*DIRECTIONS FOR THIS TASK:* Convert all of the data below into a JSON list of strings, with one string for each line and no strings for blank lines. Leave the pictures out of the list.

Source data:
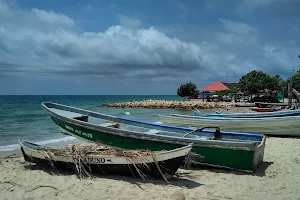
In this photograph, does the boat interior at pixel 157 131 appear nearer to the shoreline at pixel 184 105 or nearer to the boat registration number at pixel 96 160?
the boat registration number at pixel 96 160

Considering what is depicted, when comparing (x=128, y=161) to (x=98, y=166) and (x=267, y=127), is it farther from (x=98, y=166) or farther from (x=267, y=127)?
(x=267, y=127)

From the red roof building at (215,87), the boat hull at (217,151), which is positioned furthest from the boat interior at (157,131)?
the red roof building at (215,87)

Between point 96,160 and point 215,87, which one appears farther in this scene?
point 215,87

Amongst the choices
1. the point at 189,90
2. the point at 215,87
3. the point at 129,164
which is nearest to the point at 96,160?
the point at 129,164

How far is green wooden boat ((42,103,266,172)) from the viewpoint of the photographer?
6.61 m

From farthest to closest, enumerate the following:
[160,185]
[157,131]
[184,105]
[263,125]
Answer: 1. [184,105]
2. [263,125]
3. [157,131]
4. [160,185]

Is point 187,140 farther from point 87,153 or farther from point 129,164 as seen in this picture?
point 87,153

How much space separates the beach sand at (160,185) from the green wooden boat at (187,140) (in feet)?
0.97

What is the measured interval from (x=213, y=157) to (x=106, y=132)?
2.94 m

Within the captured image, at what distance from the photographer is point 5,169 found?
7.45m

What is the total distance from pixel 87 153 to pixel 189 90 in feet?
172

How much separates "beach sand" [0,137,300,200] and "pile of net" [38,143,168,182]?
0.22m

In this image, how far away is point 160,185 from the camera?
577 cm

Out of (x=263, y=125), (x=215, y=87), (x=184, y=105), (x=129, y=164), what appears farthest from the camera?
(x=215, y=87)
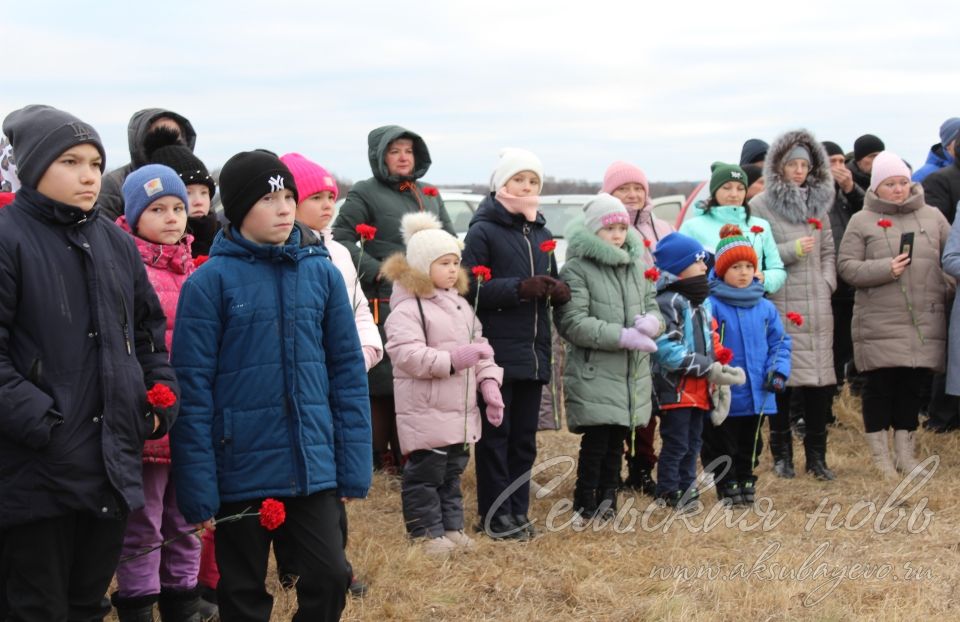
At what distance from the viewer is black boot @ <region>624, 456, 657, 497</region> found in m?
7.11

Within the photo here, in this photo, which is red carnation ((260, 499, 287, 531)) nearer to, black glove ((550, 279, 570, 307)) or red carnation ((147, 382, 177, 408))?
red carnation ((147, 382, 177, 408))

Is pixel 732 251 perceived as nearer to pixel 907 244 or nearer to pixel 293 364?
pixel 907 244

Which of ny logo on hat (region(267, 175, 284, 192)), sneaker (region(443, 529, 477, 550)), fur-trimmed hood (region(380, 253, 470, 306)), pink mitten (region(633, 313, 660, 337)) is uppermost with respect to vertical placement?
ny logo on hat (region(267, 175, 284, 192))

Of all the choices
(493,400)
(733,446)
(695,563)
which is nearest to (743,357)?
(733,446)

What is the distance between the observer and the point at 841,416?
9438 millimetres

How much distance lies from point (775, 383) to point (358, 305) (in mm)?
2823

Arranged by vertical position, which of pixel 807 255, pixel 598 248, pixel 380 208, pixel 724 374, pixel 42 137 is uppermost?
pixel 42 137

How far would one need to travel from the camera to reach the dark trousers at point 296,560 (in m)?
3.61

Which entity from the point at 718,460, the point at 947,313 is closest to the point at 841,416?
the point at 947,313

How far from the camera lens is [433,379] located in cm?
559

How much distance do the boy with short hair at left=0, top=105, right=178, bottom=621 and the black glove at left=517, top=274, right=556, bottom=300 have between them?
2618 millimetres

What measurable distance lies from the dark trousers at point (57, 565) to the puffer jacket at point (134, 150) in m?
1.79

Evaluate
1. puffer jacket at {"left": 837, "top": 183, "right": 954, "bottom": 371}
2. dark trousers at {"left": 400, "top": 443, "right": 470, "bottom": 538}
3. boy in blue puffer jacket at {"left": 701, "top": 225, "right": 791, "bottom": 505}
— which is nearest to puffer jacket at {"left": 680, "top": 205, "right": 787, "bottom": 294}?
boy in blue puffer jacket at {"left": 701, "top": 225, "right": 791, "bottom": 505}

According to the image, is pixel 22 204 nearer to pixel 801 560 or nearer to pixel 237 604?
pixel 237 604
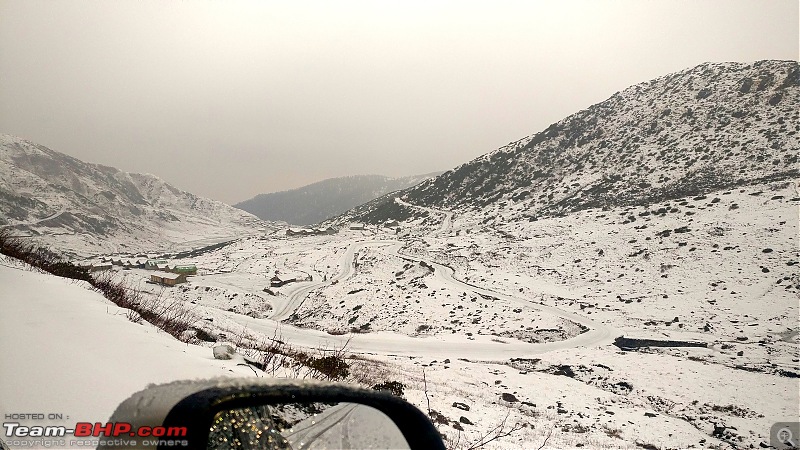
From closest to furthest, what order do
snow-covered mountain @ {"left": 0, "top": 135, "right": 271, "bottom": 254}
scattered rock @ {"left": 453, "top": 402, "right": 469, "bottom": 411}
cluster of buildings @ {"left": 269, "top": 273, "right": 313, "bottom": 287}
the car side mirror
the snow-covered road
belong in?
the car side mirror < scattered rock @ {"left": 453, "top": 402, "right": 469, "bottom": 411} < the snow-covered road < cluster of buildings @ {"left": 269, "top": 273, "right": 313, "bottom": 287} < snow-covered mountain @ {"left": 0, "top": 135, "right": 271, "bottom": 254}

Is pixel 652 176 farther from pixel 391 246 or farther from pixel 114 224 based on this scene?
pixel 114 224

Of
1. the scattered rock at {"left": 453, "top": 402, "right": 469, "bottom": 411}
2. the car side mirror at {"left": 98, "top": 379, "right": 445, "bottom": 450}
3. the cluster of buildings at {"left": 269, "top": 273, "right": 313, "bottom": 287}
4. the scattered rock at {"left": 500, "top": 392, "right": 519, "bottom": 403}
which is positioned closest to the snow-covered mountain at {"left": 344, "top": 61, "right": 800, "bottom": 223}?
the cluster of buildings at {"left": 269, "top": 273, "right": 313, "bottom": 287}

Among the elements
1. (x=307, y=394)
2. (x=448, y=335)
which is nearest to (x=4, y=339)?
(x=307, y=394)

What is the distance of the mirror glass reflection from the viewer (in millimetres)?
1273

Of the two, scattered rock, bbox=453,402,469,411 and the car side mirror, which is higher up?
the car side mirror

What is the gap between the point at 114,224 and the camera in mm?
173125

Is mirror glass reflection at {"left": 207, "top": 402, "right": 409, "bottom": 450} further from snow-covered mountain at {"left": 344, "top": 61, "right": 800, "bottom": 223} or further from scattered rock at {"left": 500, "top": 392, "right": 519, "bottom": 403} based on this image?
snow-covered mountain at {"left": 344, "top": 61, "right": 800, "bottom": 223}

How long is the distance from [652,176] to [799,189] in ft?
79.3

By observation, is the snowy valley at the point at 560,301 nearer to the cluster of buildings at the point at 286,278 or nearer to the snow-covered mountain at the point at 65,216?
the cluster of buildings at the point at 286,278

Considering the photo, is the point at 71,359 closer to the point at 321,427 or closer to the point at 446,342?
the point at 321,427

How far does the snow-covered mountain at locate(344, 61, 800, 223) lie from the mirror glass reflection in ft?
200

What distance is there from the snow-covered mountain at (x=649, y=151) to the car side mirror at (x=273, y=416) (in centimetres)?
6076

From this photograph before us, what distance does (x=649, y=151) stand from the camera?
6975cm

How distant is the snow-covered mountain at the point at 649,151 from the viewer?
55594 millimetres
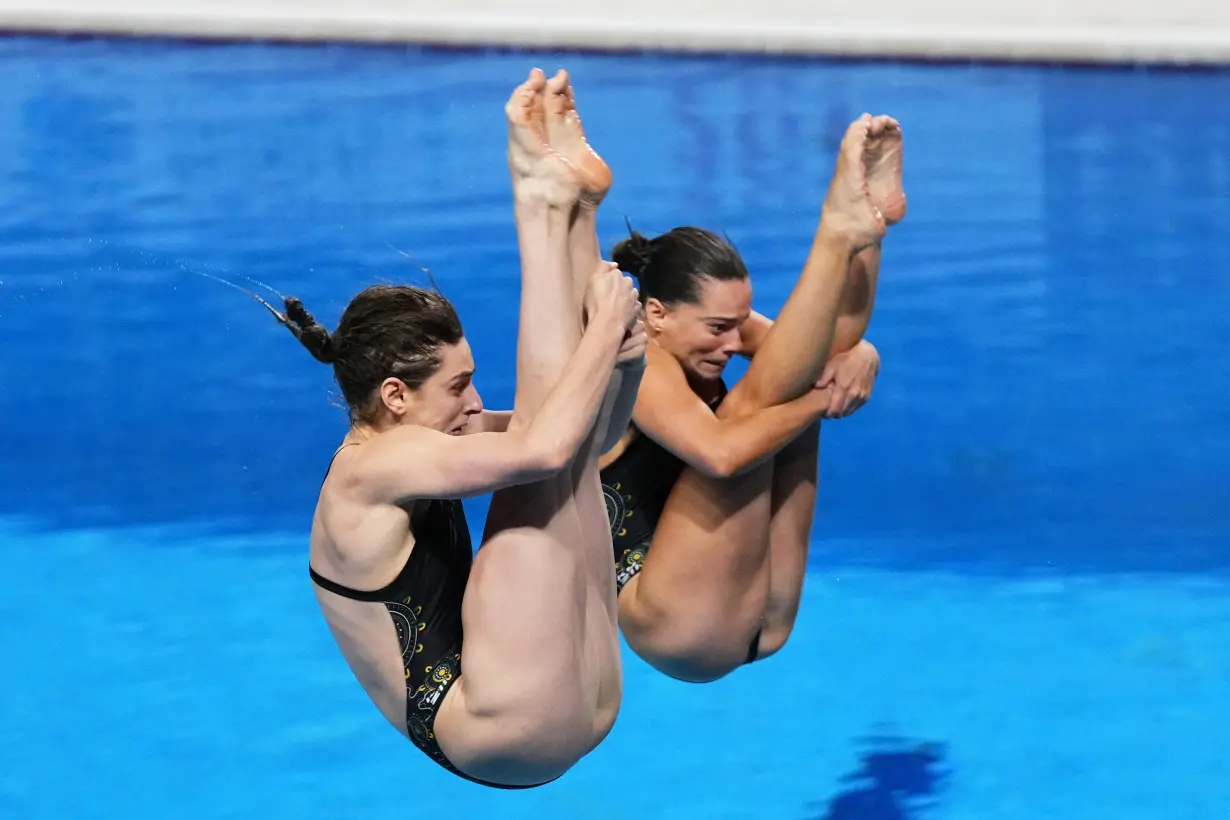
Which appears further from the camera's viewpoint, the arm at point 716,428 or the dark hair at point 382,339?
the arm at point 716,428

*WRITTEN RESPONSE:*
[
  "In this photograph, does the boat interior at pixel 157 131 appear nearer to the shoreline at pixel 184 105 or nearer to the boat registration number at pixel 96 160?",
  "the boat registration number at pixel 96 160",
  "Considering what is depicted, when comparing (x=128, y=161) to (x=98, y=166) and (x=267, y=127), is it farther from (x=98, y=166) or farther from (x=267, y=127)?",
  "(x=267, y=127)",
  "From the red roof building at (215,87), the boat hull at (217,151), which is positioned furthest from the boat interior at (157,131)?",
  "the red roof building at (215,87)",
  "Between point 96,160 and point 215,87, which one appears farther in this scene?",
  "point 215,87",
  "Amongst the choices",
  "1. the point at 189,90",
  "2. the point at 215,87",
  "3. the point at 129,164",
  "which is nearest to the point at 96,160?",
  "the point at 129,164",
  "How far is green wooden boat ((42,103,266,172)) from the viewpoint of the photographer?",
  "6.61 m",
  "From farthest to closest, enumerate the following:",
  "[160,185]",
  "[157,131]",
  "[184,105]",
  "[263,125]",
  "Answer: 1. [184,105]",
  "2. [263,125]",
  "3. [157,131]",
  "4. [160,185]",
  "Is point 187,140 farther from point 87,153 or farther from point 129,164 as seen in this picture?",
  "point 87,153",
  "How much space separates the beach sand at (160,185) from the green wooden boat at (187,140) (in feet)?",
  "0.97",
  "What is the measured interval from (x=213, y=157) to (x=106, y=132)?",
  "2.94 m",
  "Within the captured image, at what distance from the photographer is point 5,169 found?",
  "7.45m",
  "What is the total distance from pixel 87 153 to pixel 189 90 in feet?",
  "172",
  "How much separates \"beach sand\" [0,137,300,200] and \"pile of net\" [38,143,168,182]?",
  "0.22m",
  "In this image, how far away is point 160,185 from the camera?",
  "577 cm",
  "Out of (x=263, y=125), (x=215, y=87), (x=184, y=105), (x=129, y=164), what appears farthest from the camera?",
  "(x=215, y=87)",
  "At what distance from the viewer is black boot @ <region>624, 456, 657, 497</region> found in m?",
  "7.11",
  "Within the photo here, in this photo, which is red carnation ((260, 499, 287, 531)) nearer to, black glove ((550, 279, 570, 307)) or red carnation ((147, 382, 177, 408))?",
  "red carnation ((147, 382, 177, 408))",
  "Is pixel 732 251 perceived as nearer to pixel 907 244 or nearer to pixel 293 364?",
  "pixel 907 244",
  "Which of ny logo on hat (region(267, 175, 284, 192)), sneaker (region(443, 529, 477, 550)), fur-trimmed hood (region(380, 253, 470, 306)), pink mitten (region(633, 313, 660, 337)) is uppermost with respect to vertical placement?",
  "ny logo on hat (region(267, 175, 284, 192))",
  "Of all the choices",
  "(493,400)",
  "(733,446)",
  "(695,563)",
  "which is nearest to (743,357)?",
  "(733,446)",
  "What is the distance between the observer and the point at 841,416?",
  "9438 millimetres",
  "How much distance lies from point (775, 383) to point (358, 305) (in mm)?",
  "2823",
  "Arranged by vertical position, which of pixel 807 255, pixel 598 248, pixel 380 208, pixel 724 374, pixel 42 137 is uppermost?",
  "pixel 42 137",
  "How far would one need to travel from the camera to reach the dark trousers at point 296,560 (in m)?",
  "3.61",
  "Which entity from the point at 718,460, the point at 947,313 is closest to the point at 841,416?",
  "the point at 947,313",
  "How far from the camera lens is [433,379] located in cm?",
  "559",
  "How much distance do the boy with short hair at left=0, top=105, right=178, bottom=621 and the black glove at left=517, top=274, right=556, bottom=300 have between them?",
  "2618 millimetres",
  "What measurable distance lies from the dark trousers at point (57, 565) to the puffer jacket at point (134, 150) in m?",
  "1.79",
  "Evaluate",
  "1. puffer jacket at {\"left\": 837, \"top\": 183, \"right\": 954, \"bottom\": 371}",
  "2. dark trousers at {\"left\": 400, \"top\": 443, \"right\": 470, \"bottom\": 538}",
  "3. boy in blue puffer jacket at {\"left\": 701, \"top\": 225, \"right\": 791, \"bottom\": 505}",
  "— which is nearest to puffer jacket at {\"left\": 680, \"top\": 205, \"right\": 787, \"bottom\": 294}?",
  "boy in blue puffer jacket at {\"left\": 701, \"top\": 225, \"right\": 791, \"bottom\": 505}",
  "According to the image, is pixel 22 204 nearer to pixel 801 560 or nearer to pixel 237 604?",
  "pixel 237 604",
  "From closest to furthest, what order do",
  "snow-covered mountain @ {\"left\": 0, \"top\": 135, \"right\": 271, \"bottom\": 254}",
  "scattered rock @ {\"left\": 453, \"top\": 402, \"right\": 469, \"bottom\": 411}",
  "cluster of buildings @ {\"left\": 269, \"top\": 273, \"right\": 313, \"bottom\": 287}",
  "the car side mirror",
  "the snow-covered road",
  "belong in?",
  "the car side mirror < scattered rock @ {\"left\": 453, \"top\": 402, \"right\": 469, \"bottom\": 411} < the snow-covered road < cluster of buildings @ {\"left\": 269, \"top\": 273, \"right\": 313, \"bottom\": 287} < snow-covered mountain @ {\"left\": 0, \"top\": 135, \"right\": 271, \"bottom\": 254}",
  "Is pixel 652 176 farther from pixel 391 246 or farther from pixel 114 224 based on this scene?",
  "pixel 114 224",
  "Of",
  "1. the scattered rock at {\"left\": 453, \"top\": 402, \"right\": 469, \"bottom\": 411}",
  "2. the car side mirror at {\"left\": 98, \"top\": 379, \"right\": 445, \"bottom\": 450}",
  "3. the cluster of buildings at {\"left\": 269, \"top\": 273, \"right\": 313, \"bottom\": 287}",
  "4. the scattered rock at {\"left\": 500, \"top\": 392, \"right\": 519, \"bottom\": 403}",
  "which is positioned closest to the snow-covered mountain at {\"left\": 344, \"top\": 61, \"right\": 800, \"bottom\": 223}?",
  "the cluster of buildings at {\"left\": 269, \"top\": 273, \"right\": 313, \"bottom\": 287}",
  "Among the elements",
  "1. (x=307, y=394)",
  "2. (x=448, y=335)",
  "which is nearest to (x=4, y=339)?",
  "(x=307, y=394)",
  "What is the distance of the mirror glass reflection from the viewer (in millimetres)?",
  "1273",
  "Of the two, scattered rock, bbox=453,402,469,411 and the car side mirror, which is higher up?",
  "the car side mirror",
  "What is the gap between the point at 114,224 and the camera in mm?",
  "173125",
  "Is mirror glass reflection at {\"left\": 207, \"top\": 402, \"right\": 409, \"bottom\": 450} further from snow-covered mountain at {\"left\": 344, \"top\": 61, \"right\": 800, \"bottom\": 223} or further from scattered rock at {\"left\": 500, \"top\": 392, \"right\": 519, \"bottom\": 403} based on this image?",
  "snow-covered mountain at {\"left\": 344, \"top\": 61, \"right\": 800, \"bottom\": 223}",
  "How long is the distance from [652,176] to [799,189] in ft?",
  "79.3",
  "By observation, is the snowy valley at the point at 560,301 nearer to the cluster of buildings at the point at 286,278 or nearer to the snow-covered mountain at the point at 65,216?",
  "the cluster of buildings at the point at 286,278",
  "Considering the photo, is the point at 71,359 closer to the point at 321,427 or closer to the point at 446,342?",
  "the point at 321,427",
  "How far does the snow-covered mountain at locate(344, 61, 800, 223) lie from the mirror glass reflection in ft?",
  "200",
  "What distance is there from the snow-covered mountain at (x=649, y=151) to the car side mirror at (x=273, y=416) (in centimetres)?",
  "6076",
  "From this photograph before us, what distance does (x=649, y=151) stand from the camera?",
  "6975cm",
  "How distant is the snow-covered mountain at the point at 649,151 from the viewer?",
  "55594 millimetres",
  "Which appears further from the camera's viewpoint, the arm at point 716,428 or the dark hair at point 382,339?",
  "the arm at point 716,428"
]